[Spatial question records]
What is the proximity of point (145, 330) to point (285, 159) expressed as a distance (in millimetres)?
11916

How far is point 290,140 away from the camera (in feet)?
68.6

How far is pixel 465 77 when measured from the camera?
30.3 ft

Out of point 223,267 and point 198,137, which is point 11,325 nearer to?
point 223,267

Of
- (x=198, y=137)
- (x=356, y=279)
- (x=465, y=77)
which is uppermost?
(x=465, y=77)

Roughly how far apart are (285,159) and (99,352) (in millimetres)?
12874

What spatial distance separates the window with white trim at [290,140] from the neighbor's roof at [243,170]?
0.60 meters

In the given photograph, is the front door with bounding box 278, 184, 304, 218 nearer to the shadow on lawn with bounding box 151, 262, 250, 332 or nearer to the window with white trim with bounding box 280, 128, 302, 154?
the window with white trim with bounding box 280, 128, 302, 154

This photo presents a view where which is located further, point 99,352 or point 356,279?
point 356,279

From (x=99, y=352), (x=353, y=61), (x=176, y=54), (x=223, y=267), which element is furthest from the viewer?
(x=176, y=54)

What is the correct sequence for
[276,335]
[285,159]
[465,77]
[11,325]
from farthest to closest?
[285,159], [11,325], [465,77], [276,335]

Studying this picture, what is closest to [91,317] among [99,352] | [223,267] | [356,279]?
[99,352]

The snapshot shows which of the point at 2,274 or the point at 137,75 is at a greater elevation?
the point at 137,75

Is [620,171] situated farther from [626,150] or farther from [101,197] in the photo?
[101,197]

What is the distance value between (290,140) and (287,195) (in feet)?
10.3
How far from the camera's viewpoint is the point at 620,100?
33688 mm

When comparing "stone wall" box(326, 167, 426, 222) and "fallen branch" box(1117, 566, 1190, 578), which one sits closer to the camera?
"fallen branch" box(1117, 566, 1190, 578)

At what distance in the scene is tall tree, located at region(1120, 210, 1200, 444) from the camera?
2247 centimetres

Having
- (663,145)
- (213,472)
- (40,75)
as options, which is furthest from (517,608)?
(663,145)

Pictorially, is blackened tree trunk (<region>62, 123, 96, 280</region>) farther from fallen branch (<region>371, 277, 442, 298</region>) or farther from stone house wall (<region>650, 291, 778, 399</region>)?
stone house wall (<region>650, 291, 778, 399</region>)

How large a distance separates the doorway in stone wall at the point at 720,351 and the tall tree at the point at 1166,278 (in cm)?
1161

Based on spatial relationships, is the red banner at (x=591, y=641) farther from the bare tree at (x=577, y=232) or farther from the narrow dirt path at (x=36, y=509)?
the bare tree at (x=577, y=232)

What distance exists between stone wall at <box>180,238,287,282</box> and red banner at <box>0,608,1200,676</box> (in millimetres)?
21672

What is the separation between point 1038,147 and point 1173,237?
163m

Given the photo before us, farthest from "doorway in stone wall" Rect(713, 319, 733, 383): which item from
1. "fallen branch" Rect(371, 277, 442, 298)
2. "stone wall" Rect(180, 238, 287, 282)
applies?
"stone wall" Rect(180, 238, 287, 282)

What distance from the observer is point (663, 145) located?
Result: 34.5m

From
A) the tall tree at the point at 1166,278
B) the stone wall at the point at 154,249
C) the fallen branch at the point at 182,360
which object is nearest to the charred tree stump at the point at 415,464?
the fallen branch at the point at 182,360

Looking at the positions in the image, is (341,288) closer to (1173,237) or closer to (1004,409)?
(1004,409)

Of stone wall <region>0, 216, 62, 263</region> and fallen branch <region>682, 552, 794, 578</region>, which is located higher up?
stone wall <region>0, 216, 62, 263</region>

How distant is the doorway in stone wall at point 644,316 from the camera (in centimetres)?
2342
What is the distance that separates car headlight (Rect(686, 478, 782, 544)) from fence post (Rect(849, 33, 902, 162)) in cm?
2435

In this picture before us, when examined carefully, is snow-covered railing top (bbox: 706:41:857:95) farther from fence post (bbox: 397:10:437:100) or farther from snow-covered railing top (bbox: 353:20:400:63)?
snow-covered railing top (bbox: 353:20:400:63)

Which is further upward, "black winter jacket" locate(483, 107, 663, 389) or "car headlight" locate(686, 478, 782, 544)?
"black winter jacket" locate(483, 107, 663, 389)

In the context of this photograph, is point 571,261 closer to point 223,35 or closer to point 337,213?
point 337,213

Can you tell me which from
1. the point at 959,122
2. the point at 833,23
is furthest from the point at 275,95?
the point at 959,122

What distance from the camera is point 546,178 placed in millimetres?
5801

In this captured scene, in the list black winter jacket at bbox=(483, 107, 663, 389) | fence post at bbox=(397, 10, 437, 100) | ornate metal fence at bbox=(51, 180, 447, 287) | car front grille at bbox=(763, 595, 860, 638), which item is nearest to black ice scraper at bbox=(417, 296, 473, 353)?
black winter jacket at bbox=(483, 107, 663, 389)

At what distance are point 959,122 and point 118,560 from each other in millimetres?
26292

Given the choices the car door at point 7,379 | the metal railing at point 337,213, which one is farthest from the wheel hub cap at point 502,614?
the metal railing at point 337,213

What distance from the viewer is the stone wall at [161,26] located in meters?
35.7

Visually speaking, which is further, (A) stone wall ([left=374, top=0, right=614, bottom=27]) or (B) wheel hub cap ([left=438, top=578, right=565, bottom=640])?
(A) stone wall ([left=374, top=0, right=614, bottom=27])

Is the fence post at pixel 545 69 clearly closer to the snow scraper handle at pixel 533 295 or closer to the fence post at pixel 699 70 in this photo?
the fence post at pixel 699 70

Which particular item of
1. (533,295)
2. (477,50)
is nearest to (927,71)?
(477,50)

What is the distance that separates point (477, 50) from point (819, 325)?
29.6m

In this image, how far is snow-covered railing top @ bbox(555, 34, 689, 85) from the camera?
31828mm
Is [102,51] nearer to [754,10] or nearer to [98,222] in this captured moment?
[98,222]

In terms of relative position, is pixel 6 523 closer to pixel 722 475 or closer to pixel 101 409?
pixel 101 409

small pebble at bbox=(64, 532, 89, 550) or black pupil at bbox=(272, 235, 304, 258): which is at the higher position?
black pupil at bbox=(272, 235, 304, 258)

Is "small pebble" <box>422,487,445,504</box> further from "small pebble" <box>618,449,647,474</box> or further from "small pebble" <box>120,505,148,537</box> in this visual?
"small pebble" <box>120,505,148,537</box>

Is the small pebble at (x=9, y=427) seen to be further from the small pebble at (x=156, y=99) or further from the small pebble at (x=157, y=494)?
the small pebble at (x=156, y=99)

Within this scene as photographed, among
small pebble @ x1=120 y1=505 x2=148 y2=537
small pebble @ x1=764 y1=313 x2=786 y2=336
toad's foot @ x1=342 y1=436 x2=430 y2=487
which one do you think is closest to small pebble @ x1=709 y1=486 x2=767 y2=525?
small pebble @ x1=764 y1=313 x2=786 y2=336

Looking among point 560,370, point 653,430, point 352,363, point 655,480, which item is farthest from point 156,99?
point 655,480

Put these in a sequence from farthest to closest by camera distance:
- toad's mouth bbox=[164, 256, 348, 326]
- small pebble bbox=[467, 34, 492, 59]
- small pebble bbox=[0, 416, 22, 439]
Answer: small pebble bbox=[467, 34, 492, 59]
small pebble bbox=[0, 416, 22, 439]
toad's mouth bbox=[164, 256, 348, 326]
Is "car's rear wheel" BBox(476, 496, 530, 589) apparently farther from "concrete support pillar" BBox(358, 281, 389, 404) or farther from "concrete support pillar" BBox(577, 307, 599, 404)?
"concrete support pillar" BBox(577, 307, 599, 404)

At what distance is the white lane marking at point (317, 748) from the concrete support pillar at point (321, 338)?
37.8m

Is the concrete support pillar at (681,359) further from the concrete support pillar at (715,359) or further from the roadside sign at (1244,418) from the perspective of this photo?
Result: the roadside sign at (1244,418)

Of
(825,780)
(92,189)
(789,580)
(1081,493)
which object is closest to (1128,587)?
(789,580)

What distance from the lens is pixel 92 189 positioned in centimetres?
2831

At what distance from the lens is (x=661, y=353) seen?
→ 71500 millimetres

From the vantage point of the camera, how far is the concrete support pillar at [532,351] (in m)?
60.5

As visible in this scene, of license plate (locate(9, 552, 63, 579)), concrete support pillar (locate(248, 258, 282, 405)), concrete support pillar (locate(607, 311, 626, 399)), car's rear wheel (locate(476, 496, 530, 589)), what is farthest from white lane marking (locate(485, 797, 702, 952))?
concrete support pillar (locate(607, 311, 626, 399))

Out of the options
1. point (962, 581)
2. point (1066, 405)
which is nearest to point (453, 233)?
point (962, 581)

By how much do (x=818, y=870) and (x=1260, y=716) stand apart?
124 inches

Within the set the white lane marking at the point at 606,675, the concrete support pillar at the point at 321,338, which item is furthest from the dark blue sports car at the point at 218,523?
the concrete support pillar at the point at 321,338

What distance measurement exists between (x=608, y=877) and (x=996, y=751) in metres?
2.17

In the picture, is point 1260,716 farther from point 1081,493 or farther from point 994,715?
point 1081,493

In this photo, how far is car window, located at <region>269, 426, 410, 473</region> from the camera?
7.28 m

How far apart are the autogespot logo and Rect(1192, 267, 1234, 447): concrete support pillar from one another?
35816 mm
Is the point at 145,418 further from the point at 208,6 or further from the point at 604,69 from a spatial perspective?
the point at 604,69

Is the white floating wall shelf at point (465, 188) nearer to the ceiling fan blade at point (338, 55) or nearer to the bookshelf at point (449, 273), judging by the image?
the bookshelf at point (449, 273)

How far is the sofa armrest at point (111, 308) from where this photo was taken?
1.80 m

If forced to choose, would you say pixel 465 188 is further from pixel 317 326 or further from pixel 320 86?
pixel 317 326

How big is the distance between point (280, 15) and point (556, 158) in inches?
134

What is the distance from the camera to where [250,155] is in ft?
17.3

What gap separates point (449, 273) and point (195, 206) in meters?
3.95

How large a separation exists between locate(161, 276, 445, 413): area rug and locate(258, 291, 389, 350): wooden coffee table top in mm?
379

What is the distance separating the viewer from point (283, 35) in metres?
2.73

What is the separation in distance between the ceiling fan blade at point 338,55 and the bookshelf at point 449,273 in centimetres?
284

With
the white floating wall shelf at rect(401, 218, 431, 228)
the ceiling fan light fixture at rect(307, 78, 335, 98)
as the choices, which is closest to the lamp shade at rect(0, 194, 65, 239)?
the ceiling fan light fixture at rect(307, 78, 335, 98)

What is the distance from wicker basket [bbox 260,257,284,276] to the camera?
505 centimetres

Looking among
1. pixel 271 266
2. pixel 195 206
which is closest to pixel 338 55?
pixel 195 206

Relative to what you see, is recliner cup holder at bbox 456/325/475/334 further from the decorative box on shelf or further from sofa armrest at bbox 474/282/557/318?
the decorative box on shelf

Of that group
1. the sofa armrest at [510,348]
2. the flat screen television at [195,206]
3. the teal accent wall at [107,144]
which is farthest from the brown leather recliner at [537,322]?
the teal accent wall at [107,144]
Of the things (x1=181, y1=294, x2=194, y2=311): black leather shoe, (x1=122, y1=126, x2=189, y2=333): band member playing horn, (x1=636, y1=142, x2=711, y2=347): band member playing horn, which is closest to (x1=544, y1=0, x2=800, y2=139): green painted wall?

■ TASK ■
Return the lines of the records starting at the line containing "closer to the camera?" and ending at the line containing "Result: 34.5m", reproduced without any change.

■ THE ANSWER ■
When comparing "stone wall" box(326, 167, 426, 222) and "fallen branch" box(1117, 566, 1190, 578), which one sits closer to the camera?
"fallen branch" box(1117, 566, 1190, 578)

At what distance in the scene is tall tree, located at region(1120, 210, 1200, 444) from the camera?
2247 centimetres

Having
- (663,145)
- (213,472)
- (40,75)
as options, which is furthest from (517,608)?
(663,145)

Pictorially, is blackened tree trunk (<region>62, 123, 96, 280</region>) farther from fallen branch (<region>371, 277, 442, 298</region>) or farther from stone house wall (<region>650, 291, 778, 399</region>)?
stone house wall (<region>650, 291, 778, 399</region>)

How large a distance separates the doorway in stone wall at the point at 720,351 and the tall tree at the point at 1166,278 (in cm)?
1161

Based on spatial relationships, is the red banner at (x=591, y=641) farther from the bare tree at (x=577, y=232) or farther from the narrow dirt path at (x=36, y=509)?
the bare tree at (x=577, y=232)

What distance exists between stone wall at <box>180,238,287,282</box> and red banner at <box>0,608,1200,676</box> (in millimetres)?
21672

What is the separation between point 1038,147 and point 1173,237?
163m

Given the photo before us, farthest from "doorway in stone wall" Rect(713, 319, 733, 383): which item from
1. "fallen branch" Rect(371, 277, 442, 298)
2. "stone wall" Rect(180, 238, 287, 282)
applies?
"stone wall" Rect(180, 238, 287, 282)

What distance from the observer is point (663, 145) located?
Result: 34.5m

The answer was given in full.